How to Pace Your Ironman Bike Leg: Watts, RPE and Race Strategy
The Ironman bike leg decides more races than any other discipline. Swimmers can rescue a poor swim; runners can hold on after a mediocre run. But go too hard on the bike in a full-distance Ironman and the marathon becomes a survival march. Get the bike right and the run becomes the race it was always supposed to be. Pacing strategy on the bike is where athletes — even experienced ones — most commonly make expensive mistakes.
The Power-Based Approach
If you train with a power meter, you have the most precise pacing tool available. The standard guideline for full Ironman bike pacing is 65–70% of your Functional Threshold Power (FTP) as a normalised power (NP) target. This is conservative by design: it accounts for the energy you expend in the swim, the fade that accumulates over 180km, and the marathon waiting at the end.
Variability Index (VI) is as important as the average power number. VI is normalised power divided by average power — a measure of how smoothly you paced. Aim for a VI of 1.05 or below on a flat Ironman course, and 1.06–1.08 on a hilly one. A high VI means you were surging and recovering rather than holding even effort, which costs far more energy than the data suggests when viewed in isolation.
For 70.3 Racing
For a 70.3 Ironman, the sustainable power target moves up: 75–82% FTP is the commonly cited range, depending on your individual physiology, course gradient, and race conditions. The shorter distance means less total fatigue accumulation, but you still have a 21km run off the bike — the same principle applies, just with slightly more margin to push.
RPE-Based Pacing (Without a Power Meter)
If you don’t train with power, RPE (Rate of Perceived Exertion) gives you a workable framework. On a scale of 1–10, target RPE 5–6 for the Ironman bike leg: comfortably hard, conversational if pushed, but not easy. The key check: you should be able to hold a brief sentence at any point on the bike. If you can’t, you are above Ironman bike pace. If the effort feels trivially easy for more than 20 minutes, you may be under-fuelling rather than over-pacing — check your nutrition as a first response.
The Critical First Hour
The first 30–45 minutes out of T1 is the most common place where Ironman bike legs fall apart. You are glycogen-loaded, your legs feel fresh after a relatively short swim, and the athlete who hammered past you in T1 is setting a pace that looks very achievable from directly behind. Ignore all of it. Your goal power or RPE is the only signal that matters. Athletes who leave the first hour at their target effort almost always negative-split or at least run their planned marathon pace. Athletes who spike the first hour invariably run slower than they planned, often significantly so.
Adjusting for Conditions
- Wind — Ride to power, not to speed. A headwind that slows you to 28 km/h at 70% FTP is correct; the speed drop is the wind’s problem, not yours. Chasing speed in a headwind is one of the most common Ironman bike errors.
- Heat — Drop your target power by 3–5% in temperatures above 28°C and prioritise hydration.
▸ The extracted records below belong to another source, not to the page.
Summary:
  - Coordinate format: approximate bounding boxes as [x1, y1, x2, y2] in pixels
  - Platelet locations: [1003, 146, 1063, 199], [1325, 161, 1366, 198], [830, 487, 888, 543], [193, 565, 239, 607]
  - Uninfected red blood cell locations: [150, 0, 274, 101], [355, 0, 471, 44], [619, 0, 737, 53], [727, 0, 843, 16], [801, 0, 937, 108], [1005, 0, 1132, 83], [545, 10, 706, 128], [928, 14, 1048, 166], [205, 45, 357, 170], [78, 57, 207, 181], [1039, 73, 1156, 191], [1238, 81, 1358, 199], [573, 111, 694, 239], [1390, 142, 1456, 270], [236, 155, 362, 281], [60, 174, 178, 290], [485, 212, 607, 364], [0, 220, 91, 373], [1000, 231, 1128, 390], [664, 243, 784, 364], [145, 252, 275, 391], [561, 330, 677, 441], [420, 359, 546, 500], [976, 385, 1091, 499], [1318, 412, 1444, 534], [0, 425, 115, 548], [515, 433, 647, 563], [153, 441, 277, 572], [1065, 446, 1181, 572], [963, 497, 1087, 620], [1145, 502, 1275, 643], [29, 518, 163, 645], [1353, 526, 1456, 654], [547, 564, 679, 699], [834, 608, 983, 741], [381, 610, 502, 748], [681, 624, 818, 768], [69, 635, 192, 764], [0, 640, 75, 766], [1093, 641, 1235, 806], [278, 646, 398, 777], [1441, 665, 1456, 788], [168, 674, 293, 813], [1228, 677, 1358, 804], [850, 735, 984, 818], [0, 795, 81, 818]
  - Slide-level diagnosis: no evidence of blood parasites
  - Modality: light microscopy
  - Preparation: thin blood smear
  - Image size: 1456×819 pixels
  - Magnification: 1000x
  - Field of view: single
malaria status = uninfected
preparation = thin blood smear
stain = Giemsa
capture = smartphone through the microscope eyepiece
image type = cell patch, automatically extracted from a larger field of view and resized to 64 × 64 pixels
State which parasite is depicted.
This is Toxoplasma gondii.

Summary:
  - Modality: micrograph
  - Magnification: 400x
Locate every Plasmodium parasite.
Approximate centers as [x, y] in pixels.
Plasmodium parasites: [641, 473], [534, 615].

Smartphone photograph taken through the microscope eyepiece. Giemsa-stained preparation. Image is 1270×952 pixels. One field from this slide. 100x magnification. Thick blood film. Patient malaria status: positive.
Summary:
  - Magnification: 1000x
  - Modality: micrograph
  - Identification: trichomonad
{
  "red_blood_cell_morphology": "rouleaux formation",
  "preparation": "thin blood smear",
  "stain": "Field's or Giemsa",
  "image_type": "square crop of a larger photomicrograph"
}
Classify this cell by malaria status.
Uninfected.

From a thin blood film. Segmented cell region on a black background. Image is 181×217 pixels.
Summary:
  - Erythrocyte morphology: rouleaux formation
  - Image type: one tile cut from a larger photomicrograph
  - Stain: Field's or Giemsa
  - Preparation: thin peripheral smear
Core temperature management becomes a limiter before cardiac output does in extreme heat.
- Hills — Allow power to rise on climbs (up to 80% FTP for short climbs), but recover the surplus on descents. The VI target is your guide — stay within the allowable variability range rather than holding flat power on a course that doesn’t allow it.
Practise Race Pace in Training
Ironman bike pace should not be a guess on race day. Build race-pace blocks into your long rides: 3×30 minutes at target power within a longer endurance ride teaches your body the effort level and your mind the discipline to hold it. The closer you can simulate the combination of sustained power output, nutrition execution, and mental steadiness in training, the more reliably you will reproduce it over 180km in a race.